Nell’ordine inseriamo le uova amalgamate, l’olio emulsionato con i 15 grammi di latte rimanenti, la farina setacciata (è bene ricordare che in tutte le nostre ricette è comunque sempre bene unire all’impasto la farina dopo averla setacciata) e a metà impasto il sale.
Io inserirò nell’impasto anche la massa latte/farina lasciata in autolisi da almeno 1h prima.  
Lavoriamo l’impasto tenendo presente che manca ancora una componente solida importante, per cui probabilmente otterremo un impasto piuttosto morbido e probabilmente appiccicoso.
Solo a questo punto aggiungeremo il parmigiano e il pecorino, che sono i formaggi caratteristici di questa ricetta ed impasteremo facendo di nuovo amalgamare il tutto fino a quando il nostro impasto non diventerà liscio ed omogeneo.

Chi ha la macchina del pane può essere agevolato perché può impostare il programma di solo impasto e mettere tutti gli ingredienti senza i formaggi; poi, quando il programma è terminato, può farlo ripartire aggiungendo questi ultimi.

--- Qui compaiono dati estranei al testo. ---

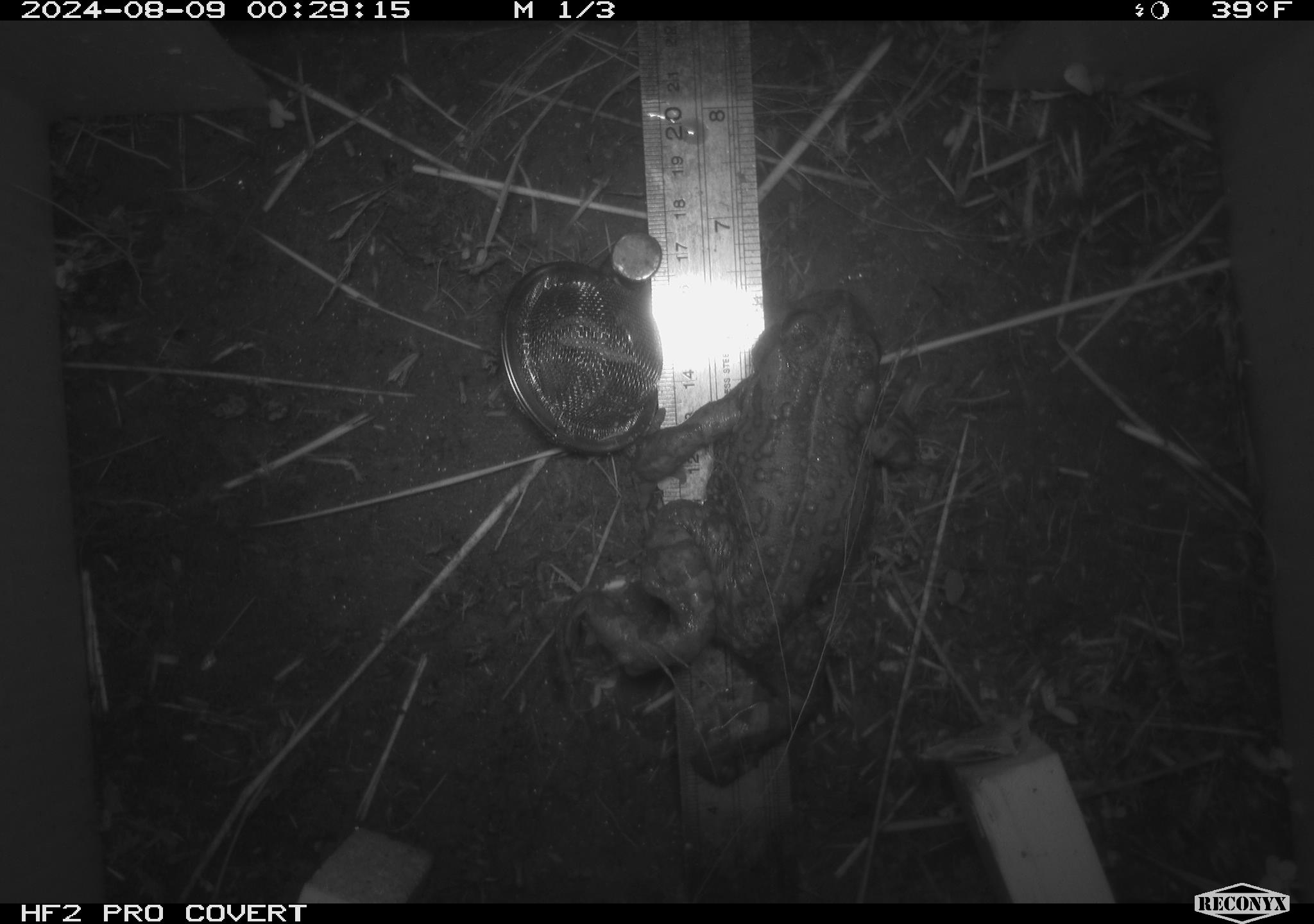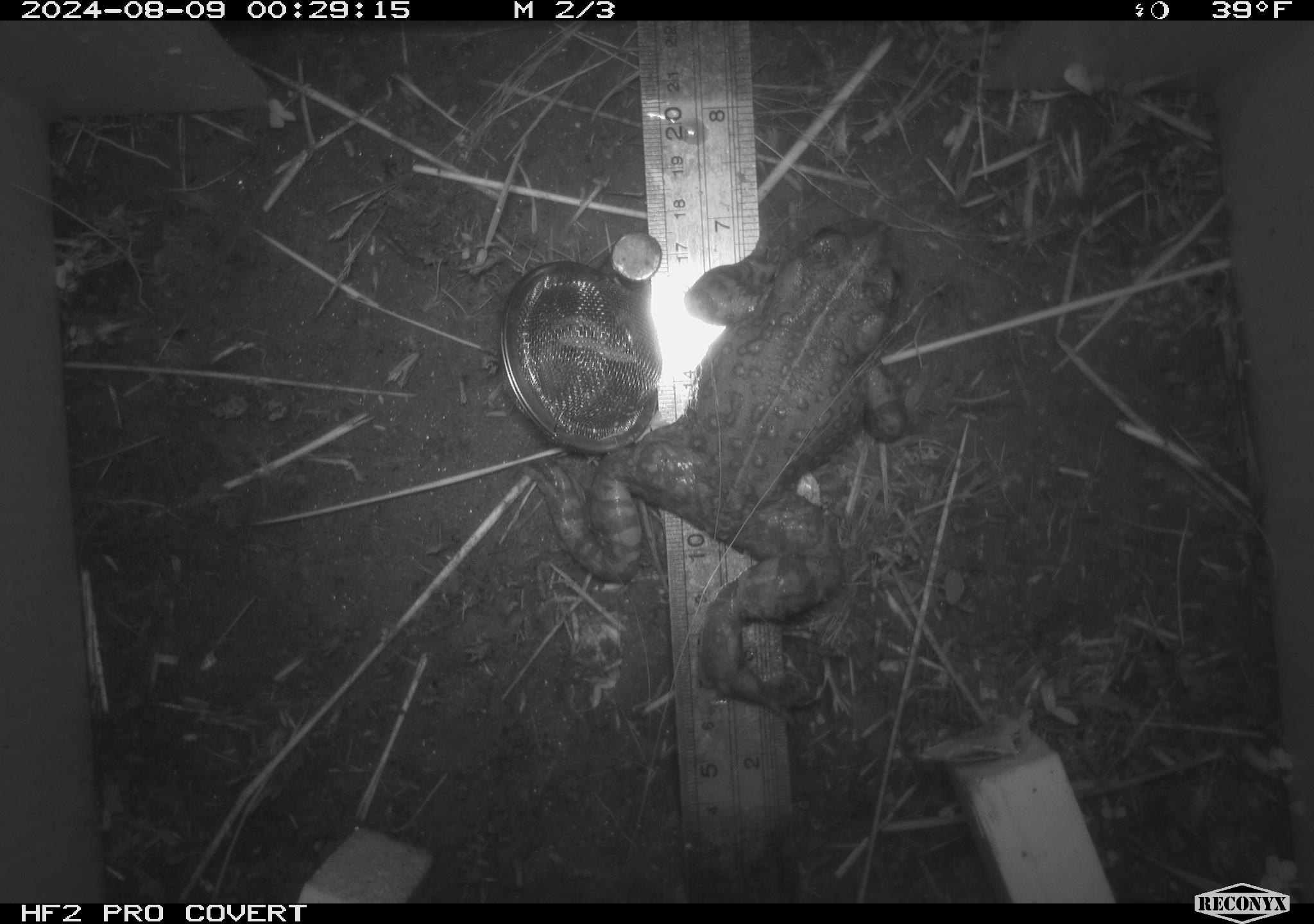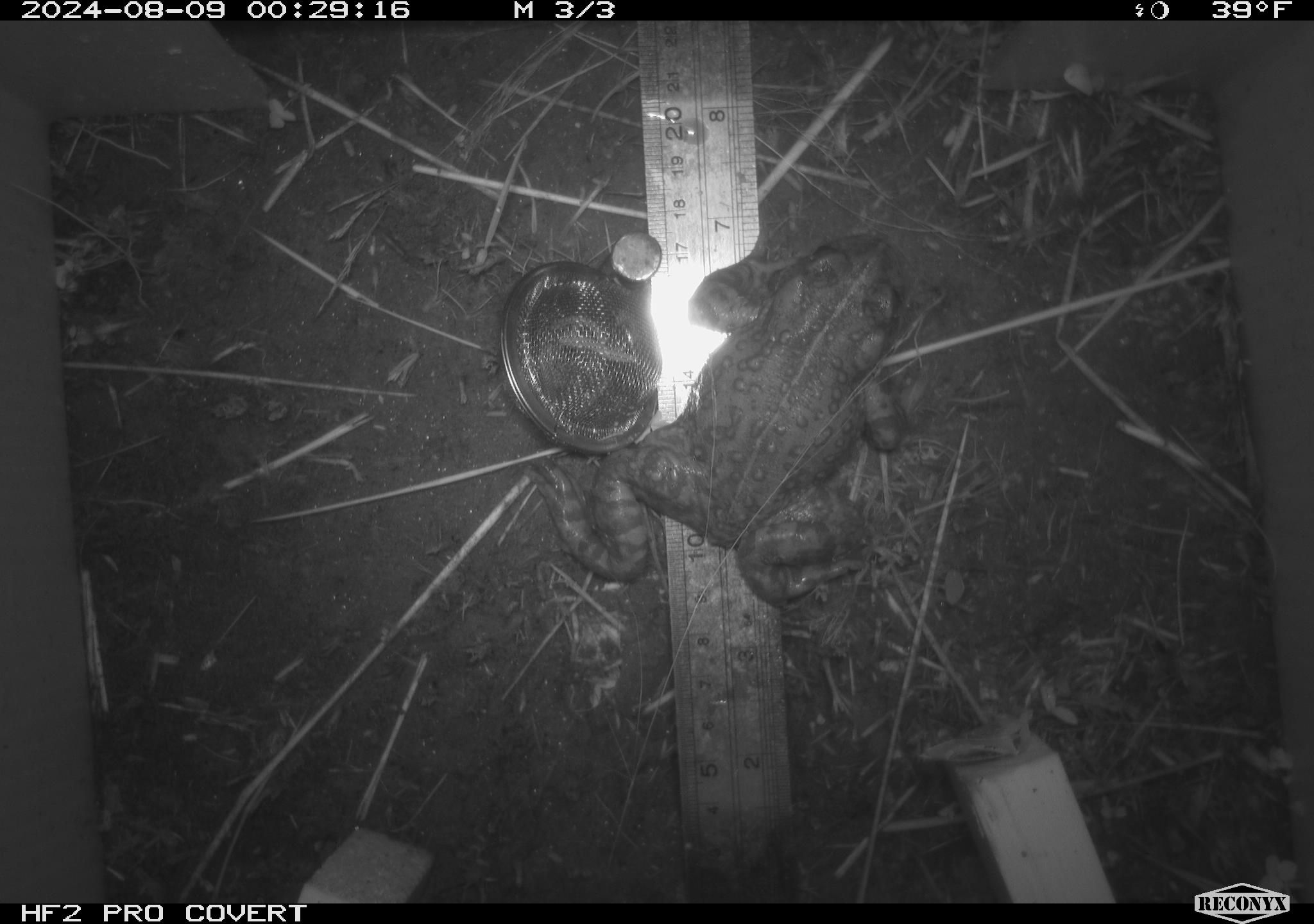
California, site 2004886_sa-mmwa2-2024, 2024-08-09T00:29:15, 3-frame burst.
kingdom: Animalia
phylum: Chordata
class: Amphibia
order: Anura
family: Bufonidae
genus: Anaxyrus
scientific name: Anaxyrus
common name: north american toads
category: anaxyrus species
Anaxyrus species (north american toads) (Anaxyrus).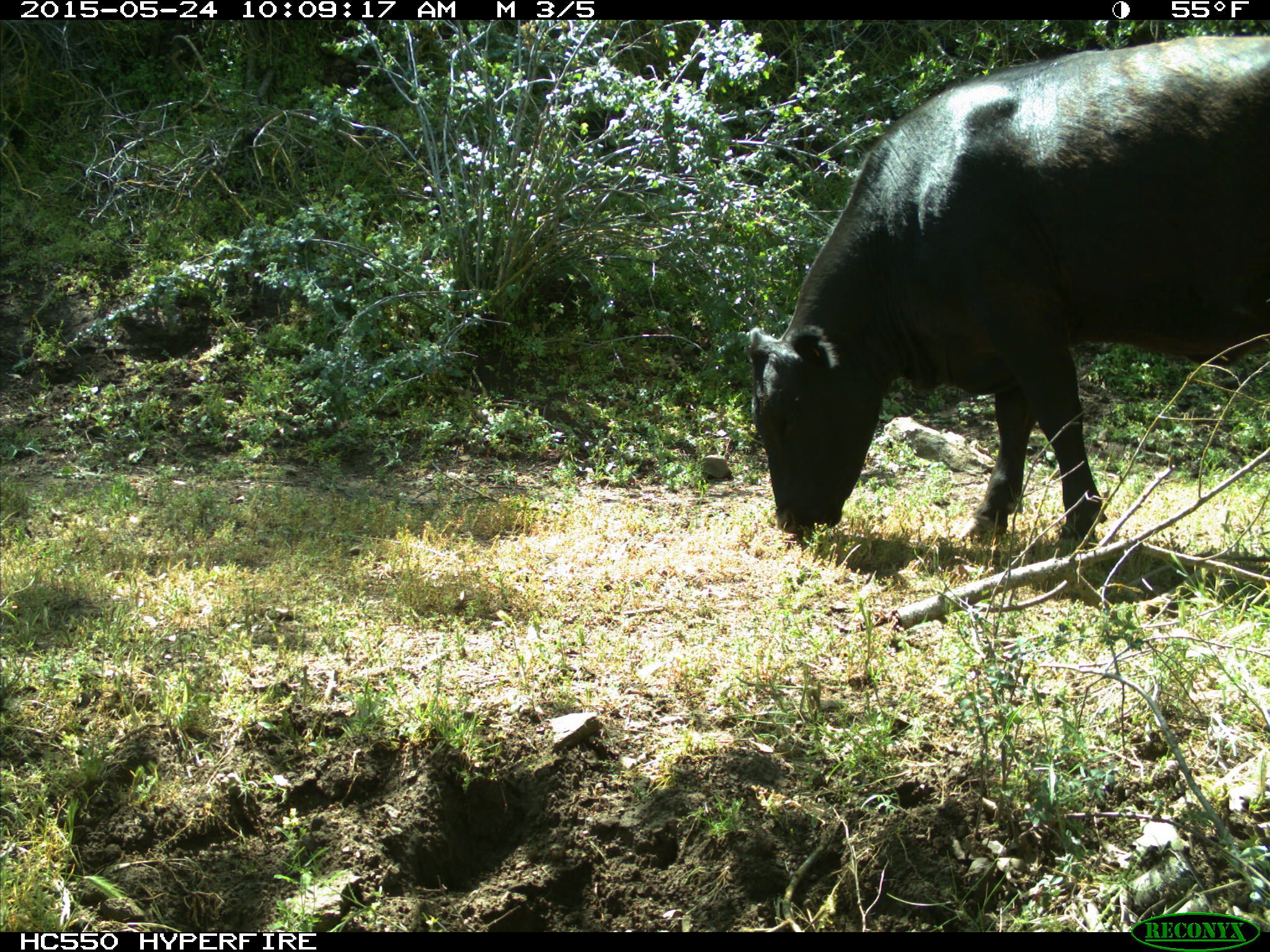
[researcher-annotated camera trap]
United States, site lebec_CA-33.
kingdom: Animalia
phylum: Chordata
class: Mammalia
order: Artiodactyla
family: Bovidae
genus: Bos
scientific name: Bos taurus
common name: domestic cow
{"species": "Bos taurus (domestic cow)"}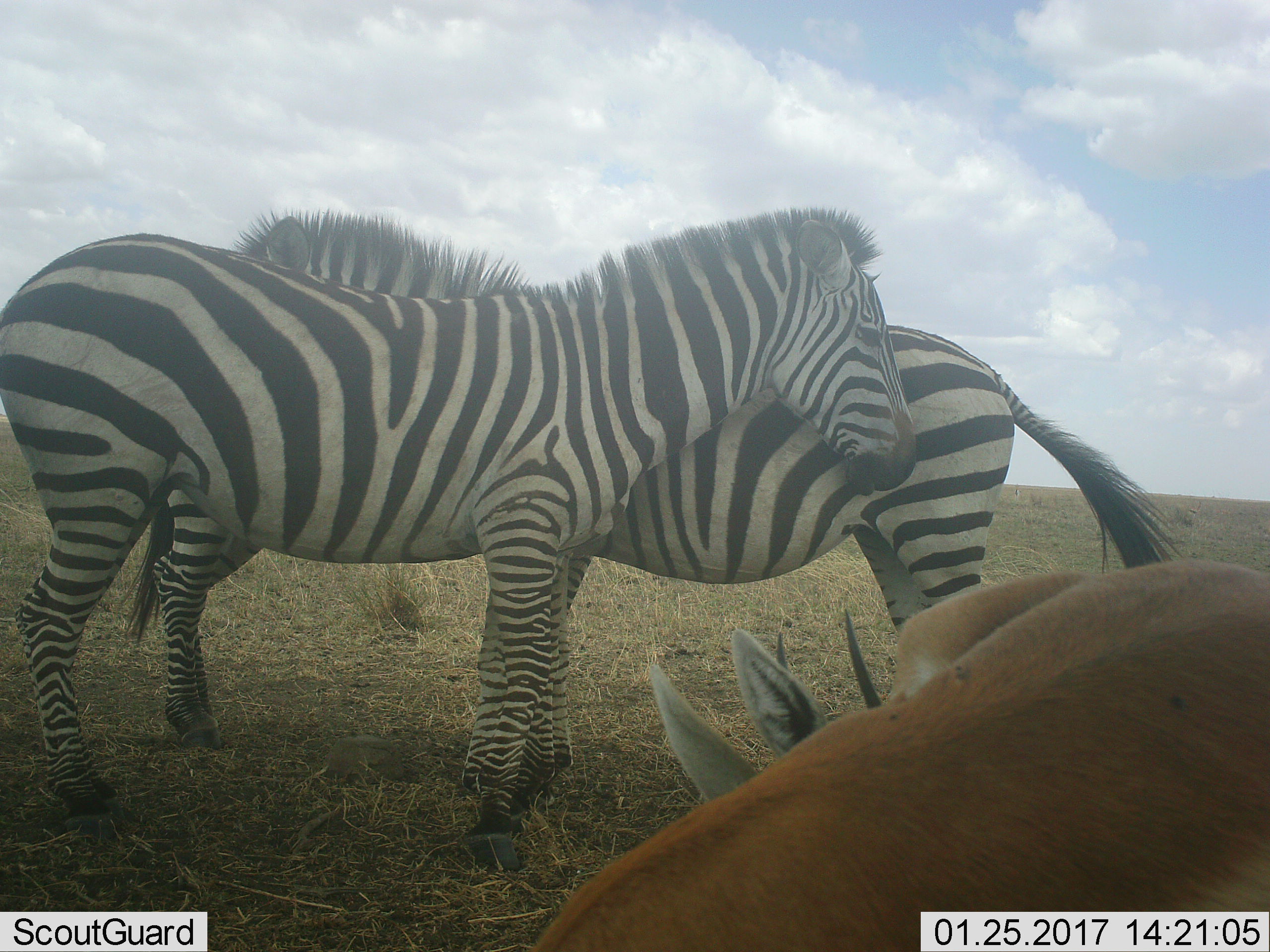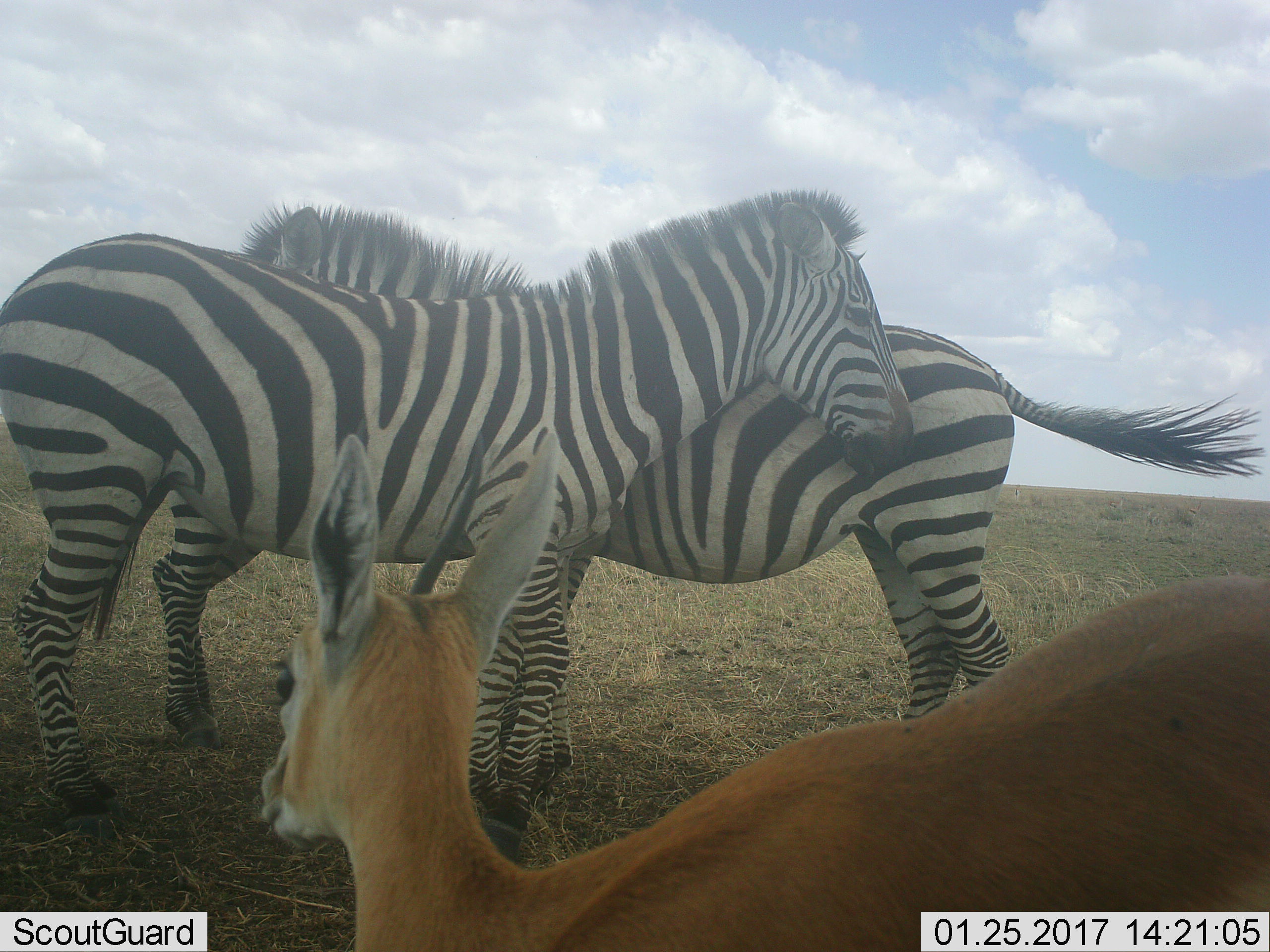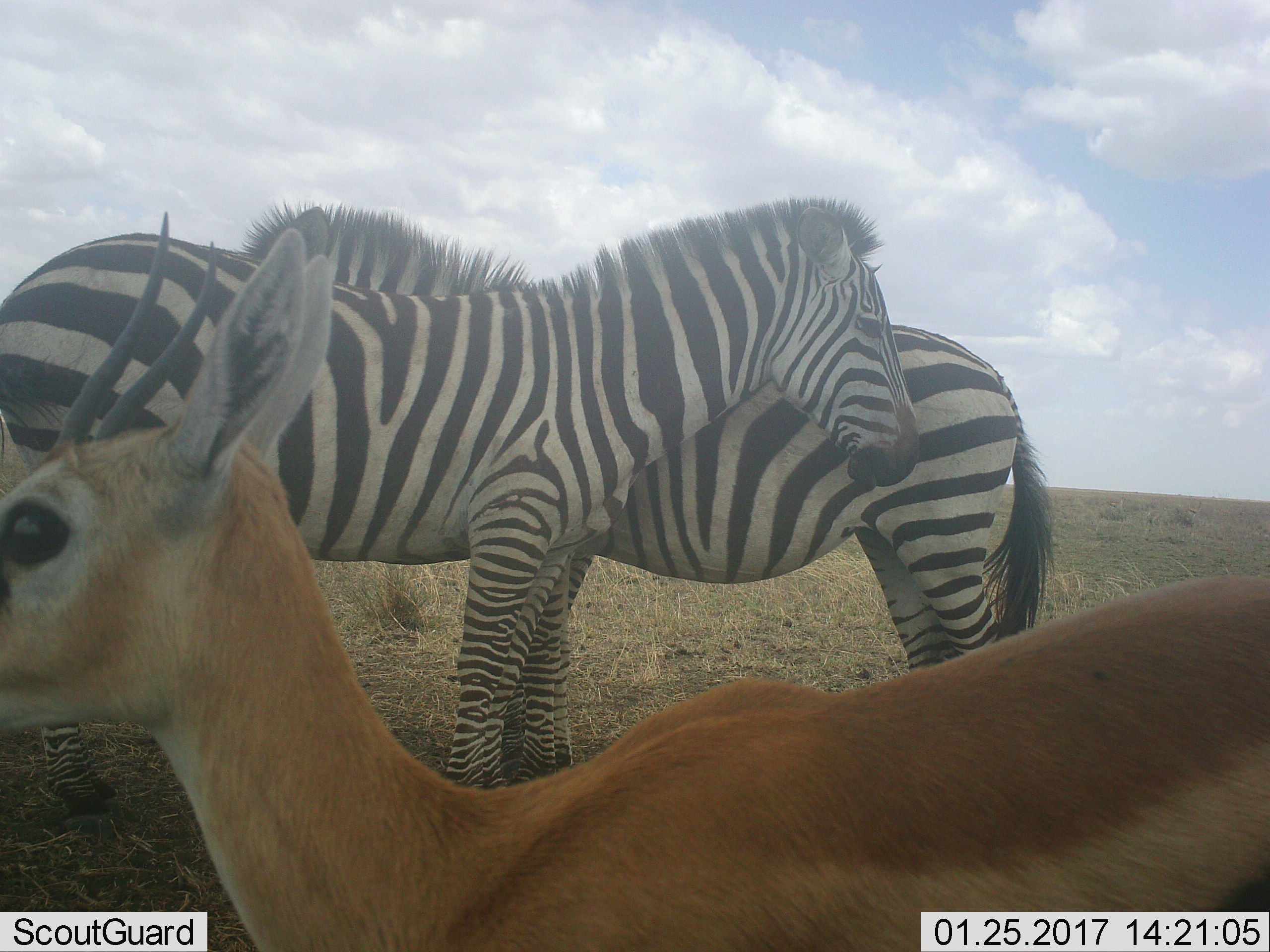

Lo stesso dicasi per chi è fornito di una macchina impastatrice.
Comunque io consiglio anche a chi lavora con la macchina del pane o l’impastatrice, al termine del ciclo di impasto, di lavorarlo un po’ anche con le mani, e alla fine dargli la forma desiderata prima di porlo a lievitare.
Se dovessimo avere un impasto troppo morbido e appiccicoso, magari a causa delle farine adoperate, non aggiungiamone altre quantità, ma insistiamo nel lavorarlo aiutandoci con una paletta che ci servirà per infilarla sotto l’impasto e rigirarlo con insistenza sulla spianatoia fino alla consistenza desiderata; basterà poco tempo.
Per quanto riguarda il dosaggio dei formaggi io ho messo le dosi che personalmente preferisco, con una leggera eccedenza del parmigiano rispetto al pecorino,
ma nulla toglie che, nel rispetto della quantità complessiva, ognuno possa variarne le proporzioni a seconda dei propri gusti, per dare più risalto all’uno o all’altro.
Quello che vorrei raccomandare, se ce ne fosse bisogno, è possibilmente di non risparmiare nella qualità dei formaggi, perchè vale sempre il principio che quello che mettiamo nell’impasto poi sicuramente lo ritroviamo nel risultato finale.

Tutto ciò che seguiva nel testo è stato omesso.